**WORK TO COMPLETE:** Copy out every one of the following rows, keeping each character and line break the same.

*****

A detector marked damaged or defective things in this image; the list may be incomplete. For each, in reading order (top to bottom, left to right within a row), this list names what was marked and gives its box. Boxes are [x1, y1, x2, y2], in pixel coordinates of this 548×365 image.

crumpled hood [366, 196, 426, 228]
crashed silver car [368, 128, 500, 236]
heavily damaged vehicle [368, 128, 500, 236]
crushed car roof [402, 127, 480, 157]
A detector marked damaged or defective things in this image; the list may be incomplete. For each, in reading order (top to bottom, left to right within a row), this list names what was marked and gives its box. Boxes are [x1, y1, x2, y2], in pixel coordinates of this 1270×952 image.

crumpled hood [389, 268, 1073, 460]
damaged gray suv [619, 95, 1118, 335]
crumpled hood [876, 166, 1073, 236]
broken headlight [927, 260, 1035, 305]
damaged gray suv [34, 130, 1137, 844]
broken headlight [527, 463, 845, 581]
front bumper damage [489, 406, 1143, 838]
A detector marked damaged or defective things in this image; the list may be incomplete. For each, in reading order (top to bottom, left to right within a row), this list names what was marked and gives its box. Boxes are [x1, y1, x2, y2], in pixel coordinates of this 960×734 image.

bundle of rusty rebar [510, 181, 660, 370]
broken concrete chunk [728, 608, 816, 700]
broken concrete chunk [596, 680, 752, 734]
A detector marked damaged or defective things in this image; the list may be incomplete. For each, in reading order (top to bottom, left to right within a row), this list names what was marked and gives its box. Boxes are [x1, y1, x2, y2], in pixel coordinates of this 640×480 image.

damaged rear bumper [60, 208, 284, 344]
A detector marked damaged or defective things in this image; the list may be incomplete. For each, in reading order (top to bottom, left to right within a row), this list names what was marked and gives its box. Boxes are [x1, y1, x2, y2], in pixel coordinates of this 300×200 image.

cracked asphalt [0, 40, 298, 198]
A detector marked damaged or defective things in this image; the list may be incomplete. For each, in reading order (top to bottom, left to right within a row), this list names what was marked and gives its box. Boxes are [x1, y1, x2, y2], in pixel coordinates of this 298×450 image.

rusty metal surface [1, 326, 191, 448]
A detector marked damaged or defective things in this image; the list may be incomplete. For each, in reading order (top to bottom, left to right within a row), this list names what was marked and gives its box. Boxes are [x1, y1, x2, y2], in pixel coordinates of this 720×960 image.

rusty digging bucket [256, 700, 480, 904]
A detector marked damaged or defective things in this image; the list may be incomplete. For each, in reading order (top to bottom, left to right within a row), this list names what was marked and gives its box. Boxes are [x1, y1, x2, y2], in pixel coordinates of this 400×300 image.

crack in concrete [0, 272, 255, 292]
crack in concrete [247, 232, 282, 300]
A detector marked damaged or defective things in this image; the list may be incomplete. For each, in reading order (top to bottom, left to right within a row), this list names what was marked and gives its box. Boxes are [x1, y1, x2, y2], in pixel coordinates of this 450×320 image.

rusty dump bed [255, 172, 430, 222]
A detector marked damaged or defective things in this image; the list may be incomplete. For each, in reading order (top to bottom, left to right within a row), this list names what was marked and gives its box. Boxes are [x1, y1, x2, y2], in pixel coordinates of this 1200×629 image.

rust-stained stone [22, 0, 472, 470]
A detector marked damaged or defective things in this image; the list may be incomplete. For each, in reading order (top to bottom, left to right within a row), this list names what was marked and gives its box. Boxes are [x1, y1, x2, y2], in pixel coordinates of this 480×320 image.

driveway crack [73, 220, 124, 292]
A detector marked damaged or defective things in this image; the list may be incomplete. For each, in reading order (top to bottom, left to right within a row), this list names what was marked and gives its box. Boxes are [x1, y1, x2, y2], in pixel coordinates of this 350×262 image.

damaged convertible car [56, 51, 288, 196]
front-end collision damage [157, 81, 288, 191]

*****

**RESPONSE TO THIS EXERCISE:**
A detector marked damaged or defective things in this image; the list may be incomplete. For each, in reading order (top to bottom, left to right within a row), this list names what was marked and gives its box. Boxes are [x1, y1, x2, y2], in pixel coordinates of this 548×365 image.

crumpled hood [366, 196, 426, 228]
crashed silver car [368, 128, 500, 236]
heavily damaged vehicle [368, 128, 500, 236]
crushed car roof [402, 127, 480, 157]
A detector marked damaged or defective things in this image; the list may be incomplete. For each, in reading order (top to bottom, left to right within a row), this list names what was marked and gives its box. Boxes are [x1, y1, x2, y2], in pixel coordinates of this 1270×952 image.

crumpled hood [389, 268, 1073, 460]
damaged gray suv [619, 95, 1118, 335]
crumpled hood [876, 166, 1073, 236]
broken headlight [927, 260, 1035, 305]
damaged gray suv [34, 130, 1137, 844]
broken headlight [527, 463, 845, 581]
front bumper damage [489, 406, 1143, 838]
A detector marked damaged or defective things in this image; the list may be incomplete. For each, in reading order (top to bottom, left to right within a row), this list names what was marked and gives its box. Boxes are [x1, y1, x2, y2], in pixel coordinates of this 960×734 image.

bundle of rusty rebar [510, 181, 660, 370]
broken concrete chunk [728, 608, 816, 700]
broken concrete chunk [596, 680, 752, 734]
A detector marked damaged or defective things in this image; the list may be incomplete. For each, in reading order (top to bottom, left to right within a row), this list names what was marked and gives its box. Boxes are [x1, y1, x2, y2], in pixel coordinates of this 640×480 image.

damaged rear bumper [60, 208, 284, 344]
A detector marked damaged or defective things in this image; the list may be incomplete. For each, in reading order (top to bottom, left to right within a row), this list names what was marked and gives its box. Boxes are [x1, y1, x2, y2], in pixel coordinates of this 300×200 image.

cracked asphalt [0, 40, 298, 198]
A detector marked damaged or defective things in this image; the list may be incomplete. For each, in reading order (top to bottom, left to right within a row), this list names what was marked and gives its box. Boxes are [x1, y1, x2, y2], in pixel coordinates of this 298×450 image.

rusty metal surface [1, 326, 191, 448]
A detector marked damaged or defective things in this image; the list may be incomplete. For each, in reading order (top to bottom, left to right within a row), this list names what was marked and gives its box. Boxes are [x1, y1, x2, y2], in pixel coordinates of this 720×960 image.

rusty digging bucket [256, 700, 480, 904]
A detector marked damaged or defective things in this image; the list may be incomplete. For each, in reading order (top to bottom, left to right within a row), this list names what was marked and gives its box. Boxes are [x1, y1, x2, y2], in pixel coordinates of this 400×300 image.

crack in concrete [0, 272, 255, 292]
crack in concrete [247, 232, 282, 300]
A detector marked damaged or defective things in this image; the list may be incomplete. For each, in reading order (top to bottom, left to right within a row), this list names what was marked and gives its box. Boxes are [x1, y1, x2, y2], in pixel coordinates of this 450×320 image.

rusty dump bed [255, 172, 430, 222]
A detector marked damaged or defective things in this image; the list may be incomplete. For each, in reading order (top to bottom, left to right within a row), this list names what was marked and gives its box. Boxes are [x1, y1, x2, y2], in pixel coordinates of this 1200×629 image.

rust-stained stone [22, 0, 472, 470]
A detector marked damaged or defective things in this image; the list may be incomplete. For each, in reading order (top to bottom, left to right within a row), this list names what was marked and gives its box. Boxes are [x1, y1, x2, y2], in pixel coordinates of this 480×320 image.

driveway crack [73, 220, 124, 292]
A detector marked damaged or defective things in this image; the list may be incomplete. For each, in reading order (top to bottom, left to right within a row), this list names what was marked and gives its box. Boxes are [x1, y1, x2, y2], in pixel coordinates of this 350×262 image.

damaged convertible car [56, 51, 288, 196]
front-end collision damage [157, 81, 288, 191]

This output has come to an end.